◆ WORK TASK 1 ◆
Using the lesson on how scientists communicate, answer these:
(a) What number does the lesson have?
(b) What does the lesson call the most detailed record of scientific research?
(c) According to the learning objectives, what should a literature paper be used to discuss?
◆ WORK TASK 2 ◆
List every format the lesson on how scientists communicate gives for sharing research results.

◆ PROVIDED PASSAGE ◆
Lesson 10: Scientists Communicating
Key Learning Objectives:
Learn about the key ways scientists communicate information
Identify the typical information in a scientific paper
Identify and practice strategies for reading scientific paper effectively
Discuss what makes a good and bad biosignature based on a literature paper
In this lesson you'll find...
Reading scientific papers
An example paper and topic
Goldilocks and the three planets
Scientists communicate their research results in a variety of formats:
Scientific papers
Conference talks
Research posters
Informally through discussions with colleagues
Press releases and newspaper articles
Non-traditional avenues, like tweets, blogs, infographics
The most detailed record of scientific research is always the peer reviewed scientific paper. A scientific paper is a document that presents new scientific results including the method by which the results were obtained, the results themselves and detailed analysis and discussion.

◆ DATASET ENTRIES ◆

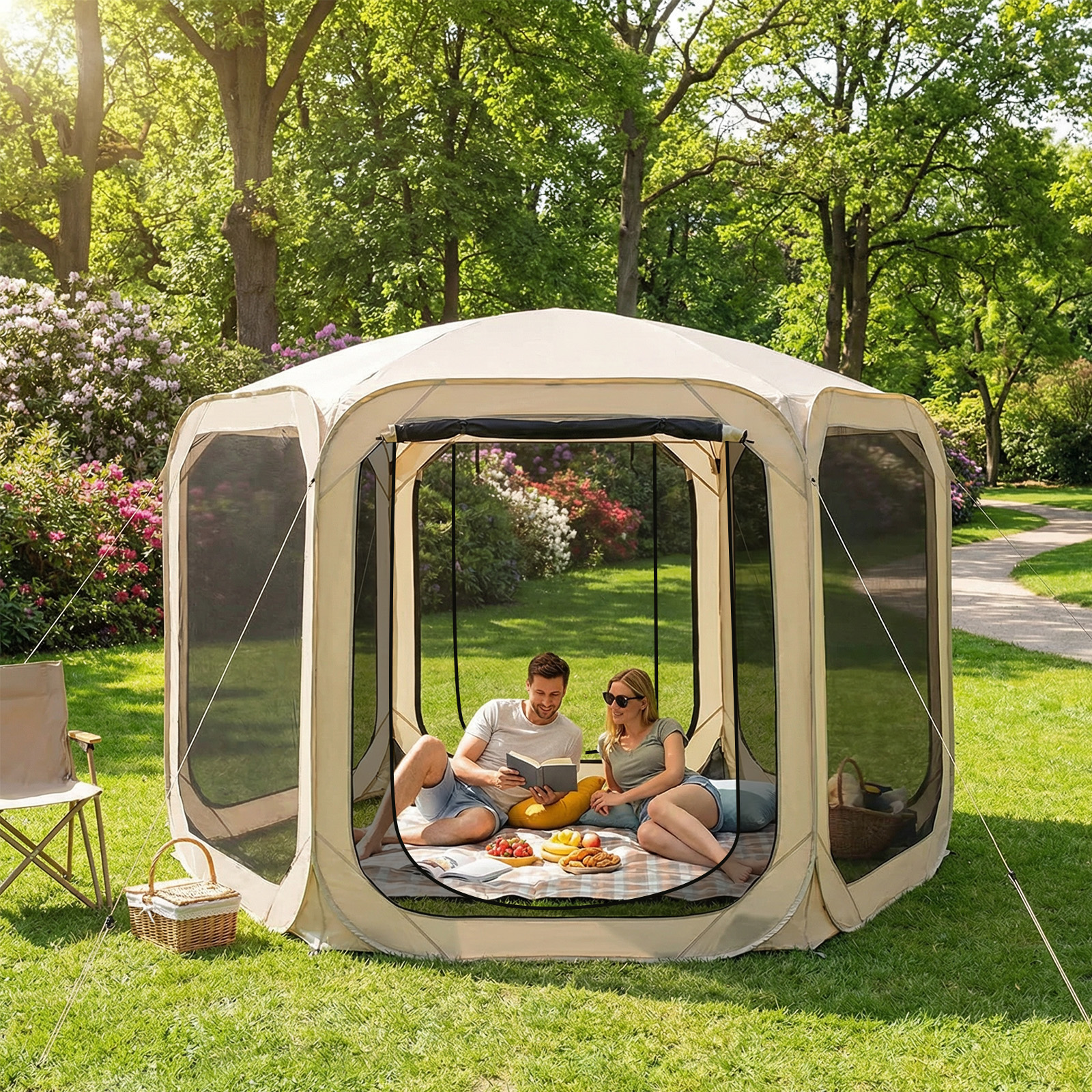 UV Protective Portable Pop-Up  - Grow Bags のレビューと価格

==

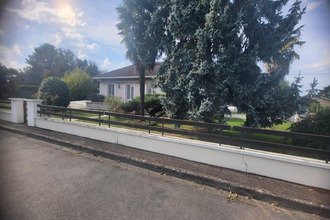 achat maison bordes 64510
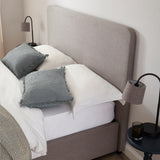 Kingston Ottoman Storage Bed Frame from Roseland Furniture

...

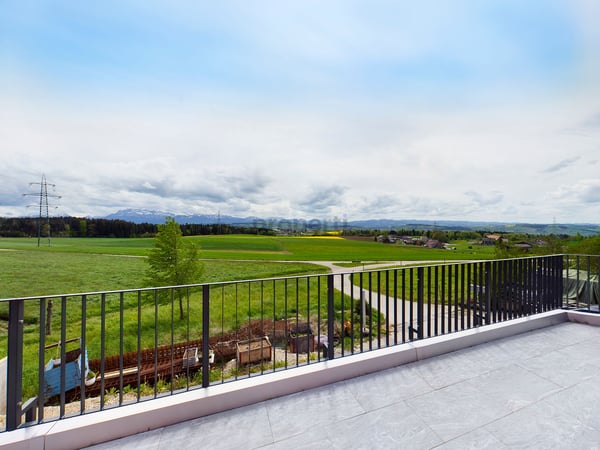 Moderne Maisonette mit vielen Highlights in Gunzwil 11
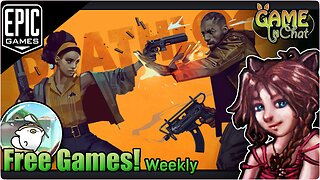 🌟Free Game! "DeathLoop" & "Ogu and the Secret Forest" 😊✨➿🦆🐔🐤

◆ FINAL ANSWER 1 ◆
(a) 10
(b) The peer reviewed scientific paper
(c) What makes a good and bad biosignature

◆ FINAL ANSWER 2 ◆
- Scientific papers
- Conference talks
- Research posters
- Informally through discussions with colleagues
- Press releases and newspaper articles
- Non-traditional avenues, like tweets, blogs, infographics